Positionalities: An Argument for Contextual Subjectivity in the Archives (& Public History)

Finding aids can act as the means through which we familiarize ourselves with an archive and/or orient ourselves within an archival space. The Society of American Archivists Glossary describes a finding aid as “a single document that places materials in context by consolidating information about the collection.” But what does it really mean to “contextualize” materials?

Leora Farber’s article, “Archival Addresses: Photographies, Practices, Positionalities,” employs a sociological concept (of which I’m particularly fond), in order to examine the role of archivists in shaping their collections and making them “suitable” for public consumption: “Positionality is situated in relation to the construction of the identities and subjectivities of practitioners, those subjectivities present within the archive itself, and ways in which these subject positions are activated” (2). Locating the relationships between the positionalities of archivists and archive users, as well as the archives’, archivists’, and archive users’ “historical, political, geographic, social and cultural” contexts, allows us to determine and outline appropriate “processes of exchange” (2).

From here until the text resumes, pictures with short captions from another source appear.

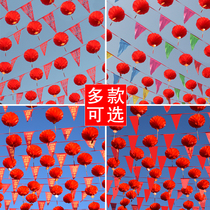 Wedding small red lanterns ornaments wedding scene layout flags festive supplies outdoor hi word paper lantern decoration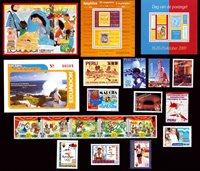 Equateur, Pérou, Sainte-Hélène, Suriname, Uruguay - Paquet de timbres  - Neufs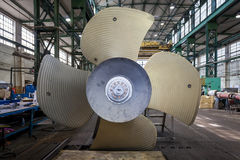 New propeller in the hall Stock Image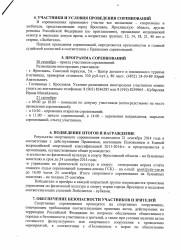 Положение по велоориентированию в Ярославле_02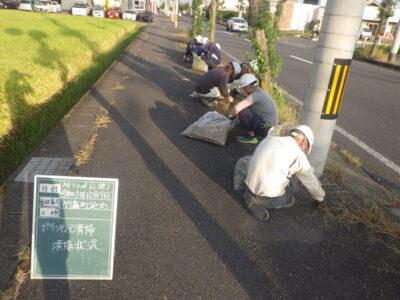 令和3年度 道路清掃ボランティア
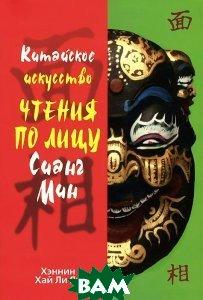 The Chinese Art of Face Reading: Mian Xiang  Henning Yang (Author), Henning Hai Lee Yang  ������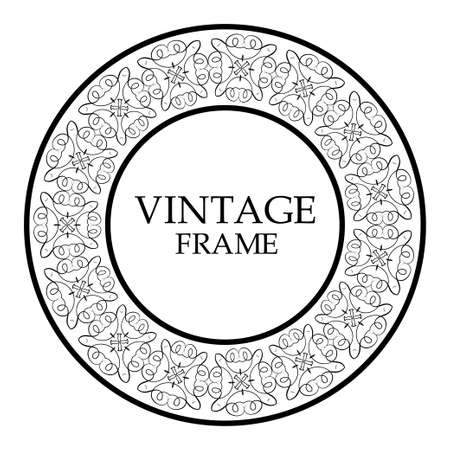 Round ornamental frame with decorative elements. Vector illustration.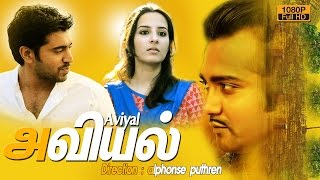 Aviyal new tamil movie 2016 | Bobby Simha | Nivin Pauly | latest tamil movie new release 2016 | 1080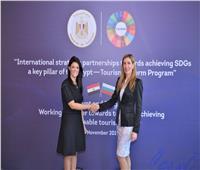 الشراكة بين مصر وبلغاريا لتحقيق تنمية سياحية مستدامة
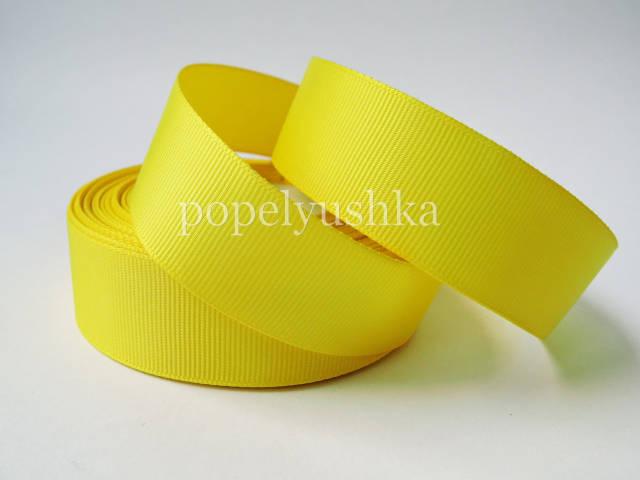 Стрічка репсова 2,5см жовта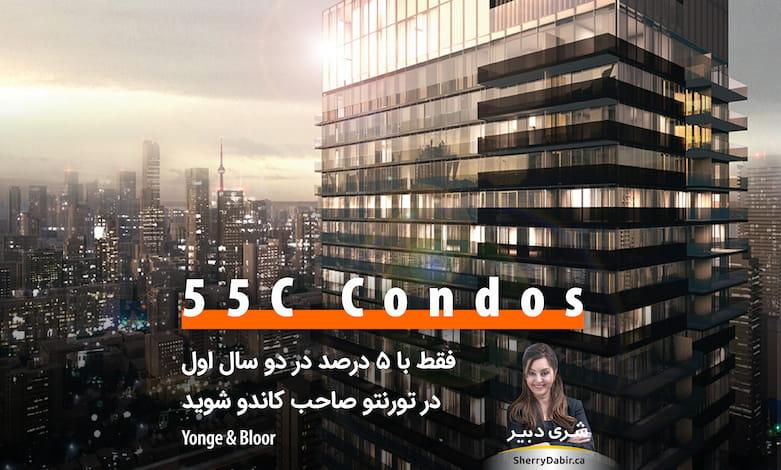 55C Condos؛ فقط با ۵ درصد در دو سال اول در تورنتو صاحب کاندو شوید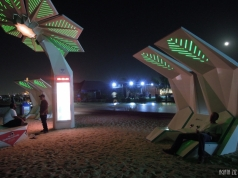 Smart palm at Kite Beach, Dubai, UAE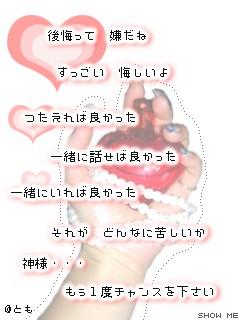c0136612_17551687.jpg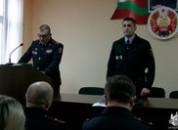 Назначен начальник Григориопольского РОВД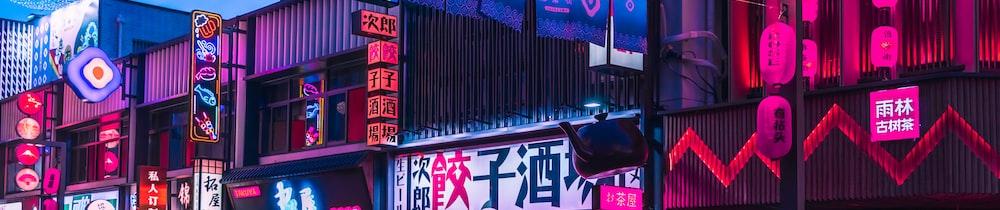 Kanpeki header image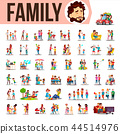 Family Set Vector. Lifestyle Situations. Spending Time Together At Home, Outdoor. Isolated Cartoon 44514976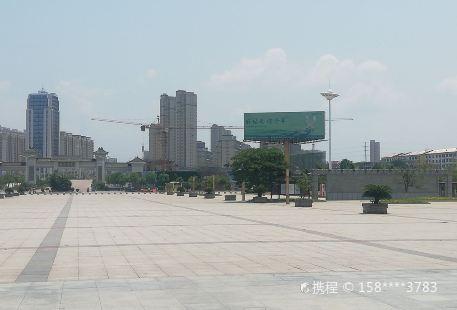 太陽城休閑廣場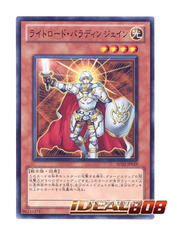Jain, Lightsworn Paladin  - Common  - SD22-JP019 on Ideal808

Similarly, in her article “In Secret Kept, in Silence Sealed: Privacy in the Papers of Authors and Celebrities,” Sara Hodson argues that “archivists should become as knowledgeable as possible about the moral and social milieu of the individuals represented in [a] collection” (200). While Hodson is discussing the moral quandaries presented by personal papers, I believe her argument can be replicated and expanded upon for the purpose of dealing with communal or subcultural archives (and public history). What happens when archives and other institutions are run by the very same (or similar) people whose histories are being preserved, maintained, and shared within them – belying the idea of having to “educate” or radically “re-position” oneself in order to accommodate the experiences of the Other? Archival practice can become not just an act of communal/subcultural self-sufficiency, but self-love, and an assertion of agency.